BERLIN ET SPANDAU

La sortie de l'ombre

L'Empire agonisant

Le traité de Vienne, du 14 octobre 1809, a mis fin à la guerre aux dépens de l’Autriche qui perd plusieurs provinces et toute sa façade sur l’Adriatique, attribuée à la France. Le tsar reçoit le Sud de la Galicie, mais n’accepte pas de voir la Galicie du Nord arrondir le duché de Varsovie.

Divorce et remariage
De retour à Fontainebleau, Napoléon annonce à Cambacérès son intention de divorcer. Son mariage religieux avec Joséphine est annulé le 12 janvier 1810 par l’officialité métropolitaine de Paris pour cause de clandestinité et d’irrégularités. Après que le tsar ait répondu évasivement à la demande de la main de sa sœur, c’est Marie-Louise, fille de François Ier d’Autriche, qui est choisie. Le 11 mars, le mariage par procuration est célébré à Vienne : le maréchal Berthier représente Napoléon. Le mariage est béni religieusement le 2 avril au Louvre. Le Roi de Rome naît aux Tuileries le 20 mars 1811.

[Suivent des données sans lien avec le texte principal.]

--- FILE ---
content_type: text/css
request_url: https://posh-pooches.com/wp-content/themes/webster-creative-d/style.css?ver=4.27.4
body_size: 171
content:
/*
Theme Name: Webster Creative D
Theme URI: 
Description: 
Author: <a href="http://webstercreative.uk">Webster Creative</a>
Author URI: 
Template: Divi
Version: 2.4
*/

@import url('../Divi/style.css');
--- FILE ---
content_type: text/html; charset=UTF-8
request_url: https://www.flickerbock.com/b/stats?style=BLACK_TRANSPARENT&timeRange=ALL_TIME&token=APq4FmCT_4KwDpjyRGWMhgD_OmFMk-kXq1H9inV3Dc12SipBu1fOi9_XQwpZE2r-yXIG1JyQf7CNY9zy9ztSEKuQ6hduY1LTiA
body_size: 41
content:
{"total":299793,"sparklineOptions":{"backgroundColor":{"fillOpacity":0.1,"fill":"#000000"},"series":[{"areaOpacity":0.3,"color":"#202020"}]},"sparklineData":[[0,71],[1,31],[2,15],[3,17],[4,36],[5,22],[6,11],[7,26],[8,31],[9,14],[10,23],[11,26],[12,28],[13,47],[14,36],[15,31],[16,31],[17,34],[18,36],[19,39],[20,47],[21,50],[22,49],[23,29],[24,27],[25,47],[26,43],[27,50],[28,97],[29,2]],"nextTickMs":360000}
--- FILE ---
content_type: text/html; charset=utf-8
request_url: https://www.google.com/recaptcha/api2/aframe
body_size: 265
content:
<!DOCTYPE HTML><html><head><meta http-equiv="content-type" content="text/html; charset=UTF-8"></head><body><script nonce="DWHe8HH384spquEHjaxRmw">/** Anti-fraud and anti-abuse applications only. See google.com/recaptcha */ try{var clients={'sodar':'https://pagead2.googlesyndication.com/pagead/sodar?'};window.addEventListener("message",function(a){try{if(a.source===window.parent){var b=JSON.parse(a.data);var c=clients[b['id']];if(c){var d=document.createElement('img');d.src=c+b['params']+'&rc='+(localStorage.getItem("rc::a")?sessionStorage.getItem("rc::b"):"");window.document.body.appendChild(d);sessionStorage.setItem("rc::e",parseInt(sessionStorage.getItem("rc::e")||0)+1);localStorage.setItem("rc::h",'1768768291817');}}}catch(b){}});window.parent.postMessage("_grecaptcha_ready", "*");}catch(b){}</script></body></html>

Perte des colonies et blocus continental
Durant ce temps, l’Angleterre s’empare tranquillement des colonies néerlandaises (Surinam, Le Cap, Curaçao, Java) et françaises (Guyane, Martinique, l’Île de France). Albion souffre néanmoins du blocus qui entrave le commerce ; d’autre part, les subventions aux alliés continentaux coûtent cher ! La Colombie, avec Bolivar, se soulève le 19 avril 1810 contre l’Espagne de Joseph Bonaparte et s’ouvre au commerce anglais. Ce même blocus fait aussi des ravages sur le continent et la contrebande est active, malgré la sévérité des peines encourues. Le 31 décembre 1810, excédé, le tsar surtaxe les produits français et ouvre ses ports aux neutres.

Mégalomanie napoléonienne
Quant à l’Empire français, il devient monstrueux et s’étend de l’Elbe au Nord et de la Drave à l’Est jusqu’à l’Èbre au Sud. C’est l’Empire des 130 départements, y compris les deux que Napoléon a taillés dans les anciens États du Pape, qu’il a fait arrêter au Quirinal par le général de gendarmerie Radet dans la nuit du 5 au 6 juillet 1809 et interner à Savone.
Après un voyage en Belgique où l’empereur a appris les négociations secrètes de Fouché avec l’Angleterre, il l’invective en plein Conseil le 8 juin 1810 et le remplace par Savary.

Les prémices de la guerre
Le 21 août 1810, la Suède choisit le maréchal Bernadotte comme héritier du trône. Bernadotte quitte la France et ne mènera plus désormais qu’une politique au service exclusif des intérêts suédois. Le 11 janvier 1811, le rattachement du duché d’Oldenburg, dont le duc se réfugie auprès du tsar, fournit à Alexandre (c’est son père, Paul Ier, qui avait confié ce duché à son cousin) le casus belli qu’il recherche contre la France.
De son côté, Napoléon se prépare à entrer en guerre contre la Russie. L’Autriche et la Prusse sont contraintes de lui fournir des contingents, mais font savoir au tsar que ces troupes feront le moins de mal possible et qu’ils sont toujours alliés. De son côté, Bernadotte, furieux que Napoléon ait envahi la Poméranie suédoise, signe le 5 avril 1812 un traité d’alliance avec Alexandre 1er où il lui reconnaît la possession de la Finlande moyennant la promesse de la Norvège. Il donne en outre des conseils au tsar sur la meilleure façon de harceler les troupes françaises dont il connaît bien les caractéristiques et les réactions. Durant ce temps, la gigantesque Grande Armée (où les vrais Français sont d’ailleurs largement minoritaires) s’organise pendant que les meilleurs éléments expérimentés des troupes napoléoniennes fondent peu à peu sous le ciel espagnol….Du 17 au 28 mai 1812, Napoléon réunit à Dresde, capitale de la Saxe, les princes de la Confédération du Rhin.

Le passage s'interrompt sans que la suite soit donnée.